1 + (0.4 - 0.3333333333333333) * (2 - 1) / (0.6666666666666666 - 0.3333333333333333)
1 + (0.5 - 0.3333333333333333) * (2 - 1) / (0.6666666666666666 - 0.3333333333333333)
1 + (0.6 - 0.3333333333333333) * (2 - 1) / (0.6666666666666666 - 0.3333333333333333)

This yields:

{
  "0.4": 1.2000000000000002,
  "0.5": 1.5,
  "0.6": 1.8
}

This fails my assertion, which is looking for 1.2 for the 40^th percentile.

Is there a way to restructure this expression to improve accuracy in all cases? If not, is there an easy way to work around this issue with chai assertions?

Answer 1

These rounding errors are a characteristic of floating point maths.

One possible solution might be to apply .toPrecision() to your calculations before returning the result:

var result = windowMin + (currentPercentile - lastPercentile) * (windowMax - windowMin) / (percentile - lastPercentile);
return result.toPrecision(6);  // returns six significant figures

or possibly toFixed():

return result.toFixed(2); // returns two decimal places.

Answer 2

The chai closeTo is designed to handle this sort of test:

expect(calculatedValue).to.be.closeTo(1.2, 0.000001);

The first argument is the expected value and the second is a delta indicating how close calculatedValue needs to be to 1.2.

Answer 3

I see two ways to solve that problem:

1. If you are going to have only finite numbers in result you can round the numbers up to some little precision

2. Division confuses you.
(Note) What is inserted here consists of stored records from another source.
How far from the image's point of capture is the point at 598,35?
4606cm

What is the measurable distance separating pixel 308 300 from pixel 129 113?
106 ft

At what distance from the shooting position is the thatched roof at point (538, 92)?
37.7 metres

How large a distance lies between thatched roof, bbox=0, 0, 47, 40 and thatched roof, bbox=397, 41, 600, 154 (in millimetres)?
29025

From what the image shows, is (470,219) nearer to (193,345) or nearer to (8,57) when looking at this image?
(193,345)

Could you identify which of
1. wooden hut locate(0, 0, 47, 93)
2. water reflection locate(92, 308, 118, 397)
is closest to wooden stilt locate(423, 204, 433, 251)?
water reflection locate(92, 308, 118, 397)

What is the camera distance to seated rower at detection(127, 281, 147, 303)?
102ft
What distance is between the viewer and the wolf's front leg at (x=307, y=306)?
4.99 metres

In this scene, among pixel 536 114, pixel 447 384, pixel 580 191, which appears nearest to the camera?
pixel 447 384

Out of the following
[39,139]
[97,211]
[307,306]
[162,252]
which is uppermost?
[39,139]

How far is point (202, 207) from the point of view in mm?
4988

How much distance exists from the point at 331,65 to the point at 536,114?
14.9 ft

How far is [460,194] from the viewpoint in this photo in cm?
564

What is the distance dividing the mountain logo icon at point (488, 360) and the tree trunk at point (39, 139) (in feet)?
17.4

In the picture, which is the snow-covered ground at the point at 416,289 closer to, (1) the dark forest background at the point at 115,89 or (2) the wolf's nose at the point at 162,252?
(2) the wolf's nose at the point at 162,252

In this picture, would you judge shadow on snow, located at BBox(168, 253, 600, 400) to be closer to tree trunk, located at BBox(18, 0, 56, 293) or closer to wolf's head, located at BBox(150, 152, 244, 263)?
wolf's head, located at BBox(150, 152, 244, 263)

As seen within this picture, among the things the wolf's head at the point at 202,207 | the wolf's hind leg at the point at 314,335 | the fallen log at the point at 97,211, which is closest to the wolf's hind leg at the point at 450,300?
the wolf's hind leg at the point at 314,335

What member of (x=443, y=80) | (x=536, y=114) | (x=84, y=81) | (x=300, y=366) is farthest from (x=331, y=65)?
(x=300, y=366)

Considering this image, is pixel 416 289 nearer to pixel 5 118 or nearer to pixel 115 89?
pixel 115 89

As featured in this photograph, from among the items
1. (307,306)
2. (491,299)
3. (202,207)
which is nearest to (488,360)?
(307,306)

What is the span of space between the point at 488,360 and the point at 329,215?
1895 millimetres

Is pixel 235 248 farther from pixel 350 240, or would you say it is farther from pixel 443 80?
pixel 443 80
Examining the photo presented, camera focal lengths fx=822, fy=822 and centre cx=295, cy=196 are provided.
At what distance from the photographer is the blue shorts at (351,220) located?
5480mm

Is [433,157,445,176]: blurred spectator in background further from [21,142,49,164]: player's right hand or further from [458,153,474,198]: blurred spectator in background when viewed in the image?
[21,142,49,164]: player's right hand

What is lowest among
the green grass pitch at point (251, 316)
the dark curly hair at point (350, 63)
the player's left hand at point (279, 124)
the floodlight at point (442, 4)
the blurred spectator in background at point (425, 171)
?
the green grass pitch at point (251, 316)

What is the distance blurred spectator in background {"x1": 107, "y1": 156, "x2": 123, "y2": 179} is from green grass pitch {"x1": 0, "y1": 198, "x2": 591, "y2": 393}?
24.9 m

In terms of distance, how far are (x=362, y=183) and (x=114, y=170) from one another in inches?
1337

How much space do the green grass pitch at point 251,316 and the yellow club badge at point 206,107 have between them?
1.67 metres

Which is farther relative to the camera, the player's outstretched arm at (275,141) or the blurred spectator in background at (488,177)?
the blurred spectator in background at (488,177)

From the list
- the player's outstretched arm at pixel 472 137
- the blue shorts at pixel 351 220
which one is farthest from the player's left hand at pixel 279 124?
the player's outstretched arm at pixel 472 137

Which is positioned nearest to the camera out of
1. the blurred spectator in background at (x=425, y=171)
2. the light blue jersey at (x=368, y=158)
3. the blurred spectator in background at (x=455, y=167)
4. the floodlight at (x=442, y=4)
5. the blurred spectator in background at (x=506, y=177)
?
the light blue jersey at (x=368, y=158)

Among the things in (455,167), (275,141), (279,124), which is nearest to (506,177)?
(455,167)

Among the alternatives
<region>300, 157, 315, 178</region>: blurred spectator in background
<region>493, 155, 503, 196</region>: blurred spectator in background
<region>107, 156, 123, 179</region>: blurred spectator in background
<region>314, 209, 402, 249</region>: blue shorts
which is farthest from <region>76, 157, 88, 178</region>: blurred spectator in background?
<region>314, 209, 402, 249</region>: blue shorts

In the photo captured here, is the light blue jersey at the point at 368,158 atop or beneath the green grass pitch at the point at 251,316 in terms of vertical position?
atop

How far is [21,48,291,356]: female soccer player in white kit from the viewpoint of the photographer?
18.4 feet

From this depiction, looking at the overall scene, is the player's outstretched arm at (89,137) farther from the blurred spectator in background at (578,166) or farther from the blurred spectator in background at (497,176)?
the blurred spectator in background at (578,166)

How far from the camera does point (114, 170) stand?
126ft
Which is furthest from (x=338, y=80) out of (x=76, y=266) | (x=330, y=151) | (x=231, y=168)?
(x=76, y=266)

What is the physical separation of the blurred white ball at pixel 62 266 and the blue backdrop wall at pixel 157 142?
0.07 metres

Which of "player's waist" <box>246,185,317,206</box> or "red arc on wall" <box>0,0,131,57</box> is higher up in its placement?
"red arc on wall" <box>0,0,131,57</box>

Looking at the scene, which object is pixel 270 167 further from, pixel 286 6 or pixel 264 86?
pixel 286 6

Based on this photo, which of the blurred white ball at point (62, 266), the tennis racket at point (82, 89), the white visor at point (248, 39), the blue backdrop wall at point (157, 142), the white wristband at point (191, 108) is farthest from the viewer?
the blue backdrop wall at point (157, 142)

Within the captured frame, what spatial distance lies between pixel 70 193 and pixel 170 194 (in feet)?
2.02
Multiply both sides of equtation to the divider and you'll have no more infinite fractions in the result :)

Answer 4

It happens that 1.2000000000000002 is already the double precision floating point value nearest to the exact interpolation you submitted, as illustrated with Pharo smalltalk expression below (asTrueFraction means that floating point value is converted to a Fraction having exactly the same value)

(1 + ((0.4 asTrueFraction - 0.3333333333333333 asTrueFraction) * (2 - 1) / (0.6666666666666666 asTrueFraction - 0.3333333333333333 asTrueFraction))) asFloat
-> 1.2000000000000002.

Even if you evaluate the interpolation with exact arithmetic, we can do that by replacing asTrueFraction with asMinimalDecimalFraction (which get you the decimal number with minimal number of digits that will be rounded to the same Float):

0.4 asTrueFraction -> (3602879701896397/9007199254740992).
0.4 asMinimalDecimalFraction -> (2/5).
0.3333333333333333 asMinimalDecimalFraction -> (3333333333333333/10000000000000000).
0.6666666666666666 asMinimalDecimalFraction -> (3333333333333333/5000000000000000).

Then you get again the same result, see how it decompose:

(1 + ((0.4 asMinimalDecimalFraction - 0.3333333333333333 asMinimalDecimalFraction) * (2 - 1) / (0.6666666666666666 asMinimalDecimalFraction - 0.3333333333333333 asMinimalDecimalFraction))) 
 -> (4000000000000000/3333333333333333).

(4000000000000000/3333333333333333) asFloat ->  1.2000000000000002.

In other words, if you want a result in floating point, then 1.2000000000000002 is the best value.

I don't say that interpolation formula will always be exact as it is written, it can cumulate round off errors, but it already performs a decent job on your input data.

Change the test rather than the formula, and insert explicit accuracy requirements.